▶ SOURCE TEXT:
╭──
The Chief Pollinator
Another look at what CEOs really do
The job of the CEO is to lead – everything. CEOs lead the people in their organization, of course. Leading people includes clarifying what work should be done and the way people are organized to do the work. In turn, that requires that the CEO ensures that good people are selected and that they are given the development they need, rewarded appropriately, and encouraged to work together. A culture needs to be created that is innovative and motivating, because the CEO has to manage performance, not just people. The culture has to be innovative because the CEO is responsible for growth, which requires new products, new ideas, and new ways of doing things. These things all cost money, so the CEO must raise capital and establish a sustainable budget. On the subject of sustainability, the CEO needs to set the company’s policy with regard to ESG (environmental, social and governmental), since maintaining the company’s reputation and making certain it operates within the law is also the CEO’s responsibility. Doing these things requires the active engagement of stakeholders and the CEO is responsible for maintaining good relationships with these people and issuing timely and informative communications concerning the company’s activities. The board is interested in these activities, and up to thirty percent of the average public-company CEO’s time is spent preparing for board meetings. The board thinks of all kinds of things the CEO should be responsible for, including planning for their own succession and making important choices about AI and other technologies that promise to transform the way business is conducted. Businesses need customers, and the CEO is the face of the company to key customers, meaning that the CEO carries a responsibility to understand customer needs and guide the company to meet them. The CEO is responsible for strategy, acquisitions, spin-offs, outsourcing, downsizing, transformation, partnerships, industry agreements, supply chain policies, charitable contributions, community involvement, executive offsites and holiday parties.
╰──
▶ EXERCISE INSTRUCTIONS:
Please carry the essay on CEOs further, starting after its final sentence. The lines that come next stand apart from the essay on CEOs.

▶ COLLECTED DATA:
╭──
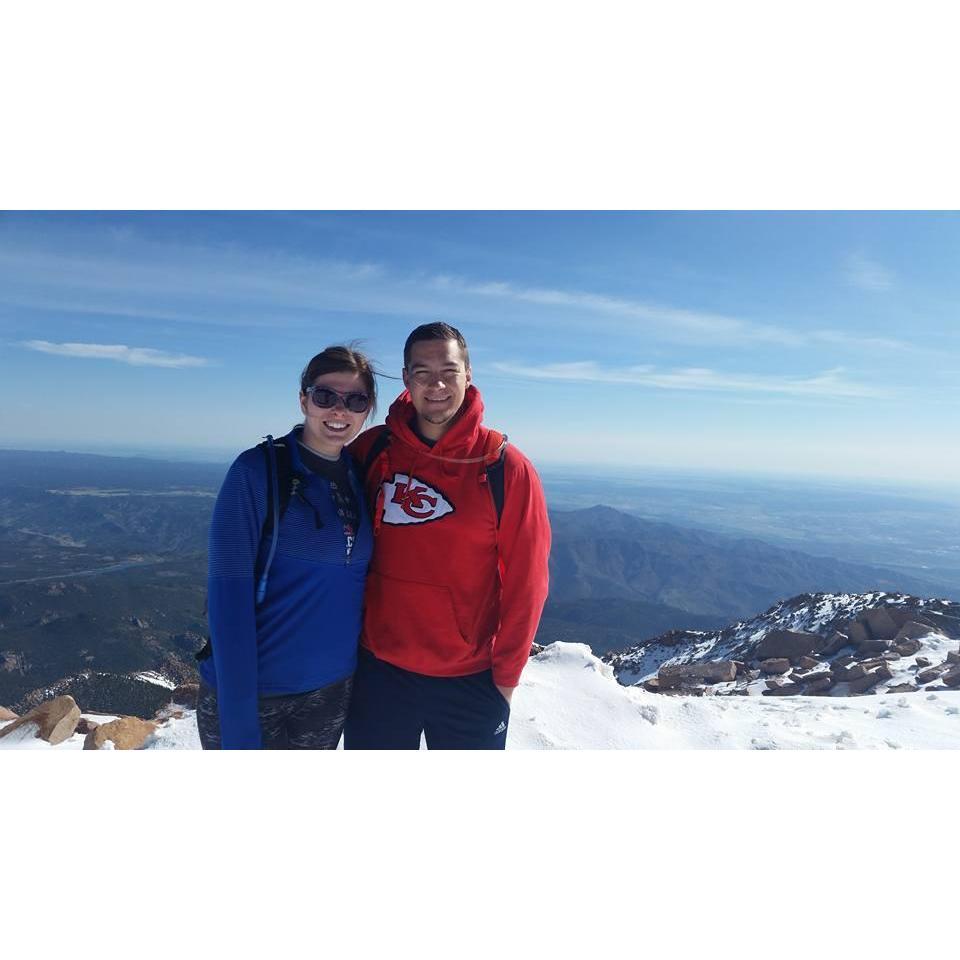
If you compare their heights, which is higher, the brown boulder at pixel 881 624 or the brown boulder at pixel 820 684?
the brown boulder at pixel 881 624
╰──
▶ EXERCISE ANSWER:
You can do the math. Three hundred sixty-five days divided by thousands of meetings and trips and speeches equals impossible. The job can’t be done, unless the CEO has met with Santa Claus to discover the secret to delivering millions of presents during the short interval when the kids are sleeping. Yes, there’s delegation, but the CEO is still personally responsible for everything which requires at least enough involvement to know what is happening and not be embarrassed when a board member as a question about why a vendor in Vietnam was found to be secretly using underage workers in a factory that supplied component parts to your supplier in Cambodia who assembled them into products that were shipped to your customers in Latin America. Oh, and by the way, there’s a leak in the sink in the men’s room that needs to be fixed.
Everyone believes the CEO is in fact doing all the things he or she is responsible for. Everyone knows that can’t possibly be true, but no one dares to question whether Santa is real. The CEO assigning full responsibility for something to anyone else wouldn’t be satisfactory. It has to be the inhabitant of the corner office, or it doesn’t count.
What comes to mind is the image of a bee pollinating flowers, flitting from one to the other all the working day. Pausing for lunch is rare, since there is a massive field of blooms waiting their turn for the CEO to visit. Although the visit will often be briefer than the flower might have hoped, enough pollen was transferred to keep the process of regeneration going until the CEO can return.
How then should we think about the performance of the CEO? Should we count the number of flowers the CEO has visited over the course of a year? Is just showing up for meetings to impart a word of encouragement enough? Should each flower give the CEO a grade? Or should we judge the CEO by the health of the flower ecosystem? Is the field of flowers getting bigger or smaller?
Given that fulfilling all the responsibilities of the role is impossible, should the board reward the CEO on his or her pollination efforts regardless of their outcomes? If one of the many responsibilities isn’t accomplished or turns into a crisis, how much weight should be given to that single measure compared to the rest of the picture? These are not idle questions; boards struggle with them every year as the CEO’s performance is reviewed and compensation for the next year is tied to certain goals.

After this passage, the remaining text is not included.